If it is by now redundant to say that Thai filmmaker Apichatpong Weerasethakul (who understands pronunciation troubles and insists people call him “Joe”) is truly in a class of his own, we might blame both the general excellence of his output — a large oeuvre consisting of features, shorts, and installations — and the difficulty that’s often associated with describing them in either literal or opinion-based terms. The further one gets into his work, however, the more his marriage of dense visual style with Thailand’s historical, spiritual, and mystical bedrocks will cohere. These images —often set in nature (with billowing winds and shaking trees adding to the atmosphere); almost always composed in long shot that emphasizes a self-conscious artificiality; and frequently running a few minutes each, sometimes several, to create a laid-back rhythm— are, for viewers Thai and non-Thai alike, a gateway to less-definitive thematic undercurrents. To put this in different terms for neophytes: observing his art is not at all unlike the intellectual stimulation of, say, confidently working through passages of a dense 19th-century novel.
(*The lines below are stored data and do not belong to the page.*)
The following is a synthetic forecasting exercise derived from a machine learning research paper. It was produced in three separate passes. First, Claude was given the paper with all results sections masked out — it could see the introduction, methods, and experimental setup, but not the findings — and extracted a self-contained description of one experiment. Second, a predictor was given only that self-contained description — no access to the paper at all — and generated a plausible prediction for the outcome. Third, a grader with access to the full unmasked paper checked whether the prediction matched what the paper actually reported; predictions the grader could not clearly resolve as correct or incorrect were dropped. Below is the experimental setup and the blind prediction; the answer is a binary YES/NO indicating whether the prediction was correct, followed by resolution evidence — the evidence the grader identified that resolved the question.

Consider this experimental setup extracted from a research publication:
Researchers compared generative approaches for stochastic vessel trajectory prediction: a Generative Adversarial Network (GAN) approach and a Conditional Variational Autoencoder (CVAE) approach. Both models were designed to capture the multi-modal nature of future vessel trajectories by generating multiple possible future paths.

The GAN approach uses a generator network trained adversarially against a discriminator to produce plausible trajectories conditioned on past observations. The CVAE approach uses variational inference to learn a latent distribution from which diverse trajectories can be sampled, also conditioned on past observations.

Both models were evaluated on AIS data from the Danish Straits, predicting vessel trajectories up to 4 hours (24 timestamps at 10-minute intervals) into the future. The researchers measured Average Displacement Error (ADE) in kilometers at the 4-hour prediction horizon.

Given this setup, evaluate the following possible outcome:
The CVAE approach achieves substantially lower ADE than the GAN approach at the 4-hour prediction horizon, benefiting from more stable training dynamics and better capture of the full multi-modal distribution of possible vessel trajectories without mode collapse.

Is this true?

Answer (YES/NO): YES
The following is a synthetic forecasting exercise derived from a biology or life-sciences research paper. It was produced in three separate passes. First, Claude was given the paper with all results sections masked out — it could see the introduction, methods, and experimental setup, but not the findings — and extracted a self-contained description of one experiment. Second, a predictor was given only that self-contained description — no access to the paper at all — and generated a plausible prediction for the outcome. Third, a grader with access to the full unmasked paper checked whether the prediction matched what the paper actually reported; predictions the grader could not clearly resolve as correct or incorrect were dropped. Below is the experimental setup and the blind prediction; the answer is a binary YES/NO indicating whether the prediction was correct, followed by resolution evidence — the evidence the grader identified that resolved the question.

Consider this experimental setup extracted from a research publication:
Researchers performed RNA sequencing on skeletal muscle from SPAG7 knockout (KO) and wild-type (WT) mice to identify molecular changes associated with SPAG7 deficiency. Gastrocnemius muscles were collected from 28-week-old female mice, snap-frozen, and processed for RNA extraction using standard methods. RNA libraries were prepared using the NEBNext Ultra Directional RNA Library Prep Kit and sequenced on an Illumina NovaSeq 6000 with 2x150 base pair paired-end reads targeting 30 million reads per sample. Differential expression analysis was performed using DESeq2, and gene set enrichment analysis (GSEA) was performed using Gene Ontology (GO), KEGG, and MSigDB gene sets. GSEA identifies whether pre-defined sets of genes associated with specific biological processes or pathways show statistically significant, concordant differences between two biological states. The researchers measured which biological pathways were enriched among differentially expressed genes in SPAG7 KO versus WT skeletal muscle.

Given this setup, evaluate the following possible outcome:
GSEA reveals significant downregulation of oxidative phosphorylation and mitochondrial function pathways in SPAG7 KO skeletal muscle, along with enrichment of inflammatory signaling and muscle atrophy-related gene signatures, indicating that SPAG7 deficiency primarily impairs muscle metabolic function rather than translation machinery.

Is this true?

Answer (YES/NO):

On a piece-by-piece basis, Cemetery of Splendour is a bit more straightforward than Joe’s other work. Nothing here approaches the oddity of Uncle Boonmee’s cunnilingus-performing catfish or the intestine-eating characters from the sketch-like Mekong Hotel, and just about everything that might especially pique curiosity is still comprehensible in both narrative and emotional terms. This does not suggest that we’re dealing with a minor effort. In fact, his latest film is as enveloping as anything he’s ever made: a work that’s as darkly comic on subjects as specific as hospital regulation as it is sober-minded about perils as universal as comfortable living, one open to the possibilities of spiritual awakening while confronting us with questions of belief.
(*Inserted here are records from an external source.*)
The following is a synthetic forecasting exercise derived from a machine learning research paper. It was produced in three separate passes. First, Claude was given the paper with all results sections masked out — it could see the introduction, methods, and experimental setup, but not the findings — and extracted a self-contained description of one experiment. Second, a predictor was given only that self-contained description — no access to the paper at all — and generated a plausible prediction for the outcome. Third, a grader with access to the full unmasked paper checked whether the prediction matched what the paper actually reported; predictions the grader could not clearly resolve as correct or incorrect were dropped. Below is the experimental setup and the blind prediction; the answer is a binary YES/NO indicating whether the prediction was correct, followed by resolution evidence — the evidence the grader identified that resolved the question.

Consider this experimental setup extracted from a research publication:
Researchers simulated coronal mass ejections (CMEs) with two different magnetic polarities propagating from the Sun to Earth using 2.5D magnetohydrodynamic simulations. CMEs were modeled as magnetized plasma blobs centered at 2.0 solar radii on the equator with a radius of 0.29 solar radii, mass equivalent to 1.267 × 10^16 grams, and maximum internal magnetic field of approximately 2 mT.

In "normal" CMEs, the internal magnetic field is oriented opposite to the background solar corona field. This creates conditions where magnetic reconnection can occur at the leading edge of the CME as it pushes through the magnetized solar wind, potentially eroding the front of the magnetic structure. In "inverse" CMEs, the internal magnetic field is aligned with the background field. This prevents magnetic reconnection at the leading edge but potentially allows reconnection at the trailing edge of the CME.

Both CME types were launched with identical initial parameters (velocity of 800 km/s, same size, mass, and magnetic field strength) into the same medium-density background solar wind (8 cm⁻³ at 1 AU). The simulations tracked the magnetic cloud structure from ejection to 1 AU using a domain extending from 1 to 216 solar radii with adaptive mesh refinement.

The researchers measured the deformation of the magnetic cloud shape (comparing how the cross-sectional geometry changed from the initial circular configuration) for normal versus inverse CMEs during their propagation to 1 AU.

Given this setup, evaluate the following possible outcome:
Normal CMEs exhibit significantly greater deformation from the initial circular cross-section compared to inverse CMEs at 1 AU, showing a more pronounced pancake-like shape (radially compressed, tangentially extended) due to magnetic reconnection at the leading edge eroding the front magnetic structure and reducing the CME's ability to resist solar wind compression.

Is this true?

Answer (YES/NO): NO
The plot, such as it is, takes place within and around a V.A. hospital in the Thai countryside. It’s a perpetually woozy place made palpable by the sounds of a military-supervised construction directly outside — among other things, Joe is a master of immersive audio — and an open, sun-baked ward where some unidentified sleeping sickness is afflicting patients. By the time we’re ingrained, concerned loved ones are consulting a medium and officials have begun installing machines that can supposedly read their dreams. (The science of this is inexact, but its spectacle is universal: neon lights creep up the cane-shaped tubes to signify activity, looking something like a psychedelic heart monitor.) Following scenes of observation, reflection, and the natural progression of life outside this hospital, particularly from the perspective of one nurse, a dialogue sequence — maybe the film’s longest — gradually reveals (or proposes; there are few absolutes here) that this epidemic is a result of the hospital having been built upon a cemetery of kings. These spirits are not only siphoning off these patients’ energy for use in their afterlife, but making communication — such as here, a rare bit of exposition.
If you can grasp that, are willing to be submerged into an overwhelming visual-aural exploration of Thai cityscapes and jungles, and have a taste for slow cinema, Splendour comes rather naturally. It helps that, in terms of “understanding” the project, Joe treats this single interaction as a pivot point and code for almost all else. But it’s not only a matter of everything working toward or growing from this single interaction; it’s that he’s also being playful, in part by book-ending the sequence with shots of life-size, plastic dinosaurs surrounding the location. There’s no shame in believing the unbelievable when so much of our natural world is filled with oddities both past and present; that building with sound and image is often our best source of comprehension, inexact as a tool thought it may be, is a source of excitement.
Yet its tone begins shifting toward desolation and decay. While still pleasurable, at times even rather funny, Cemetery is permanently marked by the possibility of an ailment made incurable by a solipsistic disrespect for the natural world. The picture thus goes quieter, darker, dispenses with most of its human figures, and ensures that whatever pleasures afforded by those neon lights must be taken hand-in-hand with the inactive bodies they’re ostensibly connected to. Whether one mode (unfurling and discovery) is clearly superior to the other (contemplation and recontextualization) matters less than the unified piece. This is a work built upon questions — questions it never ceases to ask, and none that are particularly less intriguing than the other. Why can one thing be grasped and why does another require imagination? What’s the difference between a miracle and a bill of goods? How can cinema bring us closer to these matters, their particulars, and any answer?
24 hours after an initial viewing, individual shots — none of which are wasted, even as Splendour becomes a tad less intriguing in regards to the conflicts within them — stick in the brain, each creating an association with another, and another, and another. I remain content with luxuriating in them, their overwhelming soundtrack, and the singular sense of vision that makes nearly everything indispensable; it’s okay to delay ineffable matters when there’s little reason to believe they’ll drift away.
Cemetery of Splendour is playing at TIFF and opens on March 4th.